EXERCISE TASKS:
A: Can you update the Stirling fan thread between "Great job on" and "stitched it together.", inclusive, writing that passage out again with "copper wire" replaced by "brass wire"?
B: How would the Stirling fan thread go on after its last sentence? Write the continuation.
─── EXTRACT TO READ ───
# Finished Stirling Fan



## Boot (Sep 11, 2011)

Just finished my first project since I retired 2 years ago. It's a Jerry Howell plan for a Super Stirling Cycle Fan. I didn't know if I had the equipment to do it but I did. It was fun building it and more thrilling when it actually ran yesterday. I ran into some glitches ,but I over came them with some creative thinking. I would like to know what kind of solder was used on the flame guard. My solder melted with the small flame recommended by the directions. I used both rosin core and plain plumbing solder and both melted. Next is trying low heat silver solder or divising a way to bolt the guard together with tiny screws.


----------



## kustomkb (Sep 11, 2011)

Congratulations Boot!

It looks great. A great feeling for sure.


----------



## piper-pilot (Sep 12, 2011)

Great job on the build!!!
I was looking at the plans for that exact fan this morning.
Was it a difficult build?


----------



## doc1955 (Sep 12, 2011)

Nice looking fan Boot!

To hold the fame guard together I used some small copper wire and just stitched it together.
 good job!


----------



## lazylathe (Sep 12, 2011)

Very nice Boot!!! :big:

How about a video of it running???

I have two of his plans that i need to get going on!
Hopefully one of them will be my winter project!

Andrew


----------



## Brian Rupnow (Sep 12, 2011)

Very nice work. Congratulations on having built a "runner".--Brian


----------



## Boot (Sep 12, 2011)

Hello Piper- Pilot . If you can fly a plane you can build it. Having a small lathe,drill press and a small miller are a necessity. I found finding some of the material very difficult. I was an experienced machinist with 37 yrs. doing it in industry and that was a big help. I knew how to make some of the tools and how and where to start on a part helps tremendously. The instructions and the plans from Jerry Howell's son were super easy to follow and they are true to scale. If you measure the length of some thing on the print it is the same as what the dimensions stated say it is. Probably for a beginner it would be about a 7 or 8 on a scale of 1 to 10. I'm only guessing this. I sure someone else can help you with their opinion also.
─── RECORDS SHOWN ───
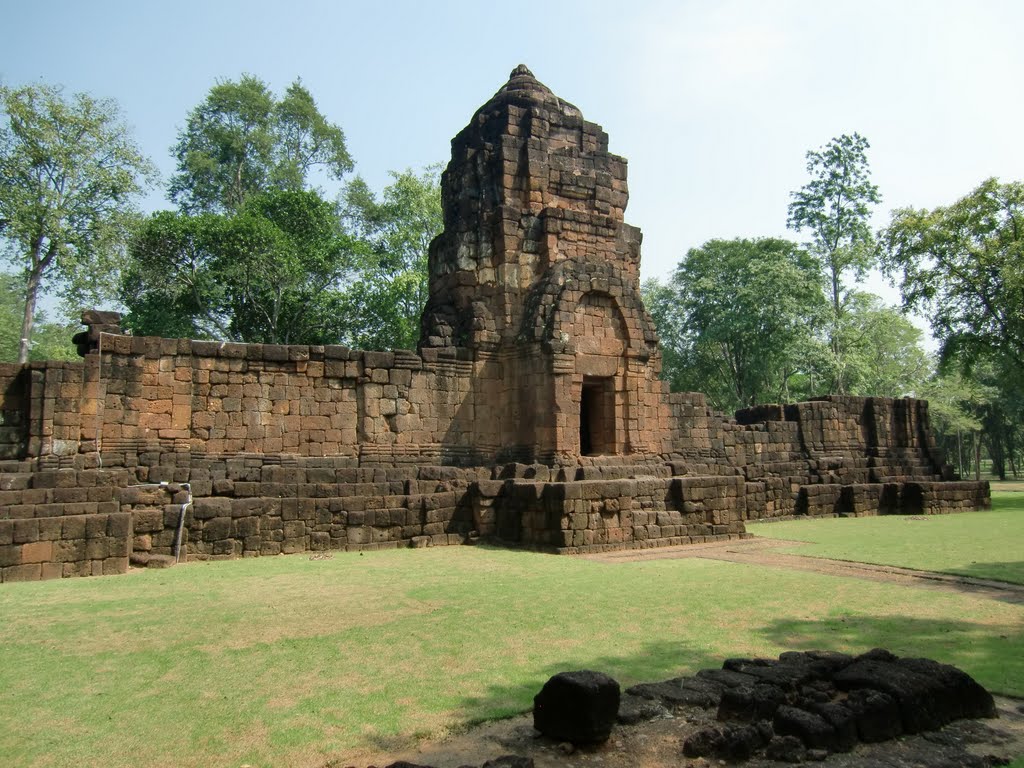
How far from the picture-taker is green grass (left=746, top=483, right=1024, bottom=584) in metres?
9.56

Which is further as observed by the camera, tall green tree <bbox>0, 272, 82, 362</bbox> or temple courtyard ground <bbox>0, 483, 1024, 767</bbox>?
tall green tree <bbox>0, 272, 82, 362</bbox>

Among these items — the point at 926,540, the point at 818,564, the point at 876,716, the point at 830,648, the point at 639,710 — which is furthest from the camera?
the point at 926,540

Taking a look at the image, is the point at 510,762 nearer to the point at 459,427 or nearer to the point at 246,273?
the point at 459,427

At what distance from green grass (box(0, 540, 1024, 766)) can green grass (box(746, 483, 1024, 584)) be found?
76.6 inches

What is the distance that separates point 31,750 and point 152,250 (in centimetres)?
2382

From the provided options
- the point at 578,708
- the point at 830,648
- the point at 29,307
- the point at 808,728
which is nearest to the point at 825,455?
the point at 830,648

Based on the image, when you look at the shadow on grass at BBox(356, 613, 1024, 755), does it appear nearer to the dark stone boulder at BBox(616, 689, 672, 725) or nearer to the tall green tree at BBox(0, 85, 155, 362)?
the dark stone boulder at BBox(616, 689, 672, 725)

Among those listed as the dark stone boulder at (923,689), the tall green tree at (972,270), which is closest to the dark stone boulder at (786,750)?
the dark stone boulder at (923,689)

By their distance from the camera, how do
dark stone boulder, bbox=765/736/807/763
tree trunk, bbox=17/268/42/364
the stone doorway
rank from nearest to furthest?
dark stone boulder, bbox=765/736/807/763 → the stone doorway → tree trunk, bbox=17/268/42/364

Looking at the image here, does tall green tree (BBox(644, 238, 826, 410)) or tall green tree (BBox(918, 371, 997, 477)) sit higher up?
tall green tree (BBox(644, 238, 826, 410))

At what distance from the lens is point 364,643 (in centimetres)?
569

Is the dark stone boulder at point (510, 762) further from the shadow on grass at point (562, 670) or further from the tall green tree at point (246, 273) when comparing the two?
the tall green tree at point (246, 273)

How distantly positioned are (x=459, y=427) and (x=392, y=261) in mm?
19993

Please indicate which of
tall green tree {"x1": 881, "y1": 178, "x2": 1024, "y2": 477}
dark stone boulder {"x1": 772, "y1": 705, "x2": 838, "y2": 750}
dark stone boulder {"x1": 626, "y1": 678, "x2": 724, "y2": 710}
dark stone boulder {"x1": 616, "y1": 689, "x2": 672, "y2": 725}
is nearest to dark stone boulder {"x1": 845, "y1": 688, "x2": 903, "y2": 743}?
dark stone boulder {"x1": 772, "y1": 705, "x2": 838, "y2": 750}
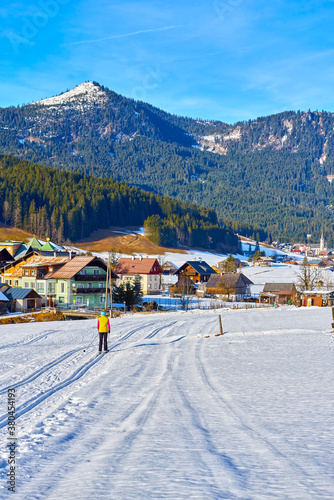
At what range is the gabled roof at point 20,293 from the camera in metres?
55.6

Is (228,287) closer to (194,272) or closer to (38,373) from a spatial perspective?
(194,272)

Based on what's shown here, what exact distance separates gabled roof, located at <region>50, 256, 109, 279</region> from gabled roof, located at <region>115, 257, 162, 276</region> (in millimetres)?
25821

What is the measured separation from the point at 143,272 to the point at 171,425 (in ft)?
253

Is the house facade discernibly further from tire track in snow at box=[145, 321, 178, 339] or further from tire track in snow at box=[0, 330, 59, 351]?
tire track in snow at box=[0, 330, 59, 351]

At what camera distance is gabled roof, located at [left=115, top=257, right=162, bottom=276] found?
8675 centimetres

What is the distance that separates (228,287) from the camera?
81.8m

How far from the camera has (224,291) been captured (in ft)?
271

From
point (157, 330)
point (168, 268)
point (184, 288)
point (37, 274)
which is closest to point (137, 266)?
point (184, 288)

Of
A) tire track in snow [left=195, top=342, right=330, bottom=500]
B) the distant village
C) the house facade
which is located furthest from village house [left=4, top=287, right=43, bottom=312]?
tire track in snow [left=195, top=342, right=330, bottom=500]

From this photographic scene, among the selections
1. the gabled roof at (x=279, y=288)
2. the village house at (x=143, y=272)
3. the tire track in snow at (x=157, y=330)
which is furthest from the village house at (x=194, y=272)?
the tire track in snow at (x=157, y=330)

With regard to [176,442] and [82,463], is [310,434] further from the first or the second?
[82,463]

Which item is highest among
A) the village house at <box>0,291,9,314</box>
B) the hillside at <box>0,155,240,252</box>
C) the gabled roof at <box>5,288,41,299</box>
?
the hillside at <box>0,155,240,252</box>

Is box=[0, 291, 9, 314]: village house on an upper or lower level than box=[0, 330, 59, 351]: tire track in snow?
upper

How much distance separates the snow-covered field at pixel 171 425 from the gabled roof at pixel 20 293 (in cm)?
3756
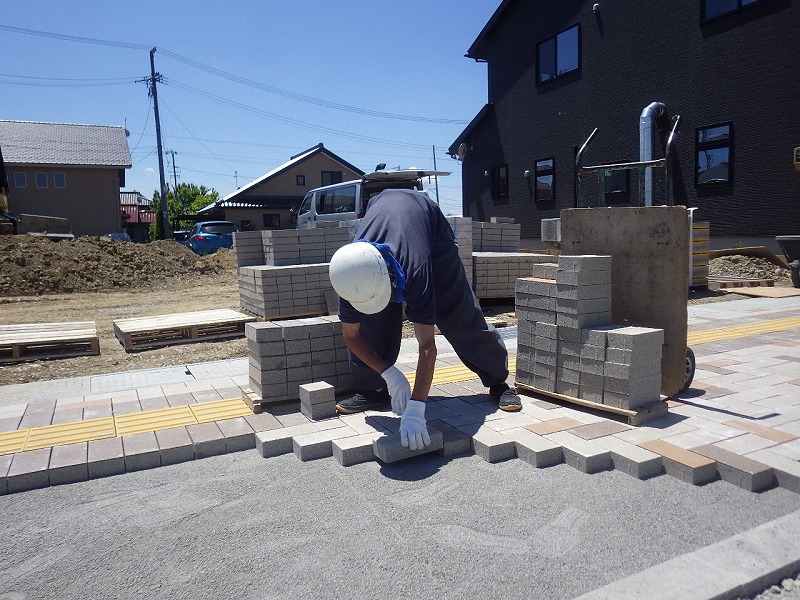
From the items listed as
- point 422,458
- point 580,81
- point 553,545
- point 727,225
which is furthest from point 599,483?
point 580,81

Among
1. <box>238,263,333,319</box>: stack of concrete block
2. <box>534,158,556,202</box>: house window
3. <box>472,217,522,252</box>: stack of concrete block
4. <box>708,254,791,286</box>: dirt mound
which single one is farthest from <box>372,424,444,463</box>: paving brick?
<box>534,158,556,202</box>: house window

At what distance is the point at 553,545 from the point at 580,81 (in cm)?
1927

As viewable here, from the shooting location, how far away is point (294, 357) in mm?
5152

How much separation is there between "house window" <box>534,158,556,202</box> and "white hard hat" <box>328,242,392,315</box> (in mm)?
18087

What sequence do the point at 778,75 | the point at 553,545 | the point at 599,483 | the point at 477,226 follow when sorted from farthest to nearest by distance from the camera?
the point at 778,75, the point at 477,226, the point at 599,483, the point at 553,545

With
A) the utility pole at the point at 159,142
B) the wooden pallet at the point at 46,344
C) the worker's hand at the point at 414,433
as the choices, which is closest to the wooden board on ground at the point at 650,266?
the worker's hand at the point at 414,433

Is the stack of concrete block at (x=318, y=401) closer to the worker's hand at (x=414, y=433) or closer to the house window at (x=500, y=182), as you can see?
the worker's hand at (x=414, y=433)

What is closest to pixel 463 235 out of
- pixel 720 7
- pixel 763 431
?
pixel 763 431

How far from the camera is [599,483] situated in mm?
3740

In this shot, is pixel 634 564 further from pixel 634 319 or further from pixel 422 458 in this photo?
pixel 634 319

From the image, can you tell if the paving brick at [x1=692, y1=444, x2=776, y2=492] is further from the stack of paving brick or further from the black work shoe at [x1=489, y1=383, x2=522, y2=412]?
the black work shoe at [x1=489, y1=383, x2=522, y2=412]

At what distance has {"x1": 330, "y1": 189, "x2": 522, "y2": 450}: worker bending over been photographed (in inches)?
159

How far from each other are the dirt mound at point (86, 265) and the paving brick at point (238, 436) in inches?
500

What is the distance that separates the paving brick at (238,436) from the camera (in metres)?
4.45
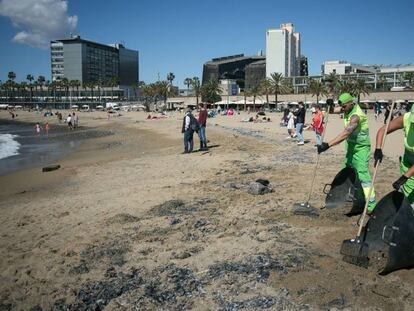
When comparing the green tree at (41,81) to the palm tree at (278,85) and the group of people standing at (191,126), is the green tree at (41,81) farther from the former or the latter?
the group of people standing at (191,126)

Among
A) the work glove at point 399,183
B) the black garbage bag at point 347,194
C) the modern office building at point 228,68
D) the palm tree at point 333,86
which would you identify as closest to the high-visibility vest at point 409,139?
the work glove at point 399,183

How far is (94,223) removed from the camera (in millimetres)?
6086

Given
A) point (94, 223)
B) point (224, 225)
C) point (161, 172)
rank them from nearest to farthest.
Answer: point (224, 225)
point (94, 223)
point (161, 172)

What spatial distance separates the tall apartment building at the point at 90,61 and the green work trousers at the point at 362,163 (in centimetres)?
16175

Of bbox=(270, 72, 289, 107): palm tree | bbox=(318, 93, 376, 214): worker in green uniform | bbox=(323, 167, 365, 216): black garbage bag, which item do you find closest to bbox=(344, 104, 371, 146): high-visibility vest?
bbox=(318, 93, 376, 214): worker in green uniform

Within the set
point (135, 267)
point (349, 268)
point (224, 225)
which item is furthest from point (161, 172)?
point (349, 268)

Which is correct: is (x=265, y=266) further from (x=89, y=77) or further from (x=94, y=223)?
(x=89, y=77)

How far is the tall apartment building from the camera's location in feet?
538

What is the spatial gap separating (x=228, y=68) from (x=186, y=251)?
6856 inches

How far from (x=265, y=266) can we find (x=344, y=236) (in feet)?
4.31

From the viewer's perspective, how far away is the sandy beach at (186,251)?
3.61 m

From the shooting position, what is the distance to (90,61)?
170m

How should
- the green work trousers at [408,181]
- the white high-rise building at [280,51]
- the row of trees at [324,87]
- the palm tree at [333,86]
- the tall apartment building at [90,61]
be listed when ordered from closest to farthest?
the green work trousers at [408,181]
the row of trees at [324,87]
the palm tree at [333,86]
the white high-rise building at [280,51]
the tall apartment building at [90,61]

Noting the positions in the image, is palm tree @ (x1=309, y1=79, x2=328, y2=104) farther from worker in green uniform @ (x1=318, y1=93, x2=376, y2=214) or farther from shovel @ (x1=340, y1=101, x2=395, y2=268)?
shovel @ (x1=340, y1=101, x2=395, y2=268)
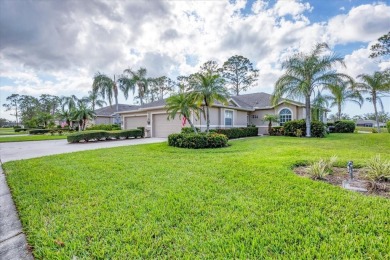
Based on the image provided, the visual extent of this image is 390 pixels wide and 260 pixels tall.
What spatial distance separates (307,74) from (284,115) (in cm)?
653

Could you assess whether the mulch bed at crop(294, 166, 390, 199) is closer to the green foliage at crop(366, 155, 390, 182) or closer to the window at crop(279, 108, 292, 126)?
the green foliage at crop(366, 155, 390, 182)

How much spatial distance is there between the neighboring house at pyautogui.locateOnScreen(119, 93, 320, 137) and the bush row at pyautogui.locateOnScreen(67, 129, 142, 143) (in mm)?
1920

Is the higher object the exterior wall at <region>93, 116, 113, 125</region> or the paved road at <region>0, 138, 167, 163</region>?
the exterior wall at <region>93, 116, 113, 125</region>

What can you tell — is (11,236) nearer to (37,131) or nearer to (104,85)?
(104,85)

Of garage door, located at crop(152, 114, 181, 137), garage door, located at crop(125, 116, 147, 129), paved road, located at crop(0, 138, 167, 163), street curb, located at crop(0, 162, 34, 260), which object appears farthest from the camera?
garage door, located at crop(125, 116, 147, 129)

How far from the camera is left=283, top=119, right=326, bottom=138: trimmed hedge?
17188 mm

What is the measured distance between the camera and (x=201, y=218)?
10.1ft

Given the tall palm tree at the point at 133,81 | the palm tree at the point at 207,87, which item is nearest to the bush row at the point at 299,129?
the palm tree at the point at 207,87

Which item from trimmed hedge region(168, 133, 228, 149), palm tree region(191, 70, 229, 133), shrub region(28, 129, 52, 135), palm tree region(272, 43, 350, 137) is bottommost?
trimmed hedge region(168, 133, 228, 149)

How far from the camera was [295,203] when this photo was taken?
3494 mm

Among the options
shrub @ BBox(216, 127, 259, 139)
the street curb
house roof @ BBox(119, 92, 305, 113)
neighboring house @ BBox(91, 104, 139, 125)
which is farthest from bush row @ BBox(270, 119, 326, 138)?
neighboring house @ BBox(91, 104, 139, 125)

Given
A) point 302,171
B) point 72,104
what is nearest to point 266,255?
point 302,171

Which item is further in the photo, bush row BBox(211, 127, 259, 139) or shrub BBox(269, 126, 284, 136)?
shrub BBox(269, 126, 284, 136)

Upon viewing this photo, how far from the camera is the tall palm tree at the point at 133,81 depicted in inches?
───
EXERCISE ANSWERS:
A:
Great job on the build!!!
I was looking at the plans for that exact fan this morning.
Was it a difficult build?


----------



## doc1955 (Sep 12, 2011)

Nice looking fan Boot!

To hold the fame guard together I used some small brass wire and just stitched it together.

B:
 Thanks Doc on the instructions of sewing the seam with thin wire. I think I will try that and use the 2-56 screws to screw the support brackets fast the screen.


----------



## Boot (Sep 12, 2011)

Hello Andrew, I'll make a video of it as soon as I put the flame guard back together.  I did run it a short time this afternoon after I came back from Chemo treatment for my Lymphoma. 
Give me a day or two and I'll fire up my camera. The flame melted all the solder off the brackets and I don't want to reuse the same parts. I made the brackets today ,but they need to have the holes drilled in where they connect to the bottom support ring. The chemo doesn't make me too sick, mostly weak so I should be able to proceed with making it. 
Thanks for the compliments fellows; when I got my diagnosis I didn't know if the cancer would finish me before I finished my fan. I want to make a cone to go underneath and enclosing the hot cap and see if I can get it to run on my woodstove. I would like to make a water-cooled hit and miss engine like the old Internationals as a next project. Any free plans out there
would be appreciated. 
Thanks again , Boot


----------



## lazylathe (Sep 13, 2011)

Hi Boot!

Whenever you get a chance, the video will be appreciated by all!

I am sure you will "Boot" the Lymphoma from your system!

Awesome build work again!!!
I see that the 37 years of experience does help!! ;D

Andrew


----------



## lazylathe (Sep 13, 2011)

Me again!

How about the Kerzel hit and miss???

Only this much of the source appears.